Gemäß § 460 Z 8 ZPO ist in Ehesachen der Rechtsstreit in Ansehung der Hauptsache als erledigt anzusehen, wenn einer der Ehegatten vor der Rechtskraft des Urteils stirbt. Der Rechtsstreit kann nur noch wegen der Verfahrenskosten fortgesetzt werden; ein bereits ergangenes Urteil ist wirkungslos. Diese dem ehemaligen § 81 der 1. DVEheG entsprechende Vorschrift wurde durch Art. VI Z 2 BG über Änderungen des Personen-, Ehe- und Kindschaftsrechts (BGBl. 1983/566) in die ZPO eingefügt und ist gemäß Art. 10 Z 4 dieses Gesetzes auf Eheverfahren anzuwenden, in denen die mündliche Streitverhandlung erster Instanz nach dem 31. Dezember 1983 geschlossen worden ist. Auch im Verfahren über Nichtigkeits- oder Wiederaufnahmsklagen betreffend eine Ehesache finden - ausgenommen das Vorprüfungsverfahren gemäß §§ 533 ff ZPO, in dem nur die Spezialvorschriften für die Rechtsmittelklagen gelten - die Sondervorschriften des Eheverfahrens Anwendung (Fasching Komm IV 479; Fasching LB Rz 2041). Wurde die Ehe im Vorprozeß aufgelöst und stirbt ein Ehepartner während des Aufhebungsverfahrens, dann ist in sinngemäßer Anwendung des § 460 Z 8 ZPO der Nichtigkeits- oder Wiederaufnahmsprozeß "einzustellen" (Fasching Komm VI 480; JBl 1956, 342); er kann nur wegen der Kosten fortgesetzt werden. § 460 Z 8 ZPO ergibt sich aus dem Wegfall des mit dem Scheidungsbegehren verfolgten Anspruches auf Auflösung der Ehe durch den Tod eines Ehegatten; auch im Verfahren über eine Rechtsmittelklage kann das damit angestrebte Ziel, die Wirkungen eines Scheidungsurteils zu beseitigen, nicht mehr erreicht werden, wenn ein Ehegatte im Zuge des Verfahrens über die Rechtsmittelklage gestorben ist.

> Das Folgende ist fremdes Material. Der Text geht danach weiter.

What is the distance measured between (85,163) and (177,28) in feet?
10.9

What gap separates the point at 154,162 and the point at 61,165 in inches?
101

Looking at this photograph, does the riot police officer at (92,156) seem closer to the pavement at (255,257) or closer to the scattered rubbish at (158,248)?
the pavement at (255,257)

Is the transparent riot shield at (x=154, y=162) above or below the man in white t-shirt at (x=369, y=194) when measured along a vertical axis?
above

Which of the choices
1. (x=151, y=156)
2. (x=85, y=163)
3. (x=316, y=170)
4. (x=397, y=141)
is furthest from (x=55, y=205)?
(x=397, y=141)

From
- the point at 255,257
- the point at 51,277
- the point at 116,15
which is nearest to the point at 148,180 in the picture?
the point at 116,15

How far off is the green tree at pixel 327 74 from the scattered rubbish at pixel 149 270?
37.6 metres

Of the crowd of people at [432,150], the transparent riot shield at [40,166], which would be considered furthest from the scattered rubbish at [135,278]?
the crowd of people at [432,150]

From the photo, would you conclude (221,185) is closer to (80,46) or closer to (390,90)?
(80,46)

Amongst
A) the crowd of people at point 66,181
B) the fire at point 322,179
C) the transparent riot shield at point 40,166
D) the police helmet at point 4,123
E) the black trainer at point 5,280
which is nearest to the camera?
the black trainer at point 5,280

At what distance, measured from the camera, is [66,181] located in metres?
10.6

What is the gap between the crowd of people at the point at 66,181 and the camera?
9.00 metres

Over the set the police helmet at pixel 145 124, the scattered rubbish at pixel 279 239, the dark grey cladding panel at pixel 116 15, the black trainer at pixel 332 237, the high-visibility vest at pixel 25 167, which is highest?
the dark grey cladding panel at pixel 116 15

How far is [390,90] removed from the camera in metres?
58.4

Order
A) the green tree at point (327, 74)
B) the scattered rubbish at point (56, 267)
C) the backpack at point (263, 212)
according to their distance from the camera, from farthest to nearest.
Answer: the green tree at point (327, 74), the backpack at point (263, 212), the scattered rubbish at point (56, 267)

Im vorliegenden Fall befand sich das Verfahren über die Nichtigkeits- und Wiederaufnahmsklage im Zeitpunkt des Todes Helmut N*** nicht mehr im Stadium des Vorprüfungsverfahrens; § 460 Z 8 ZPO war daher bereits anzuwenden. Das bedeutet, daß der mit dieser Klage erhobene Anspruch erledigt ist und die Entscheidungen der Vorinstanzen wirkungslos sind. Der Revisionsrekurs der Beklagten war daher - wie das Rekursgericht richtig erkannt hat - unzulässig (EFSlg 10.390; 6 Ob 527/85).

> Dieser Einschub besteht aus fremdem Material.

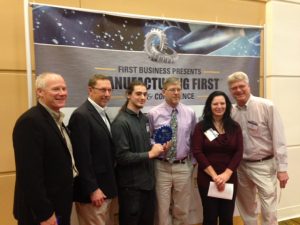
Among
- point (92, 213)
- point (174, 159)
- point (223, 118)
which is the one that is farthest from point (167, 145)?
point (92, 213)

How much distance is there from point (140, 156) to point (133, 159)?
0.06m

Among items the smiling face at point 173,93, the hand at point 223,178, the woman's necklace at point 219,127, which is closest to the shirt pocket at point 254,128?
the woman's necklace at point 219,127

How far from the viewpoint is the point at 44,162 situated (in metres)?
1.79

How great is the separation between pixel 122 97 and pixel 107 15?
0.75m

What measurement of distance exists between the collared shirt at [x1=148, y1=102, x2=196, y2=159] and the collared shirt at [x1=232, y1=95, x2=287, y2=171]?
20.2 inches

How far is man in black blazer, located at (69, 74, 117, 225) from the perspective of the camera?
2062 millimetres

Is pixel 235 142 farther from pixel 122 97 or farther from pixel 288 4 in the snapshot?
pixel 288 4

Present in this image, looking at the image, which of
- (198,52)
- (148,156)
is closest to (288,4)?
(198,52)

Die Befugnis des Gerichtes zweiter Instanz, unzulässige Revisionsrekurse gemäß § 523 Satz 1 ZPO zurückzuweisen, wird in ständiger Rechtsprechung bejaht (EvBl 1986/139 ua); solche Entscheidungen des Gerichtes zweiter Instanz unterliegen aber den in § 528 Abs 1 ZPO normierten Rechtsmittelausschlüssen (JBl 1985, 113; EvBl 1986/139). Der gemäß § 528 Abs 1 Z 2 ZPO unzulässige Rekurs im Kostenpunkt war daher zurückzuweisen.

Im übrigen war dem Rekurs ein Erfolg zu versagen.

Die Entscheidung über die Rekurskosten gründet sich auf §§ 40, 50 ZPO.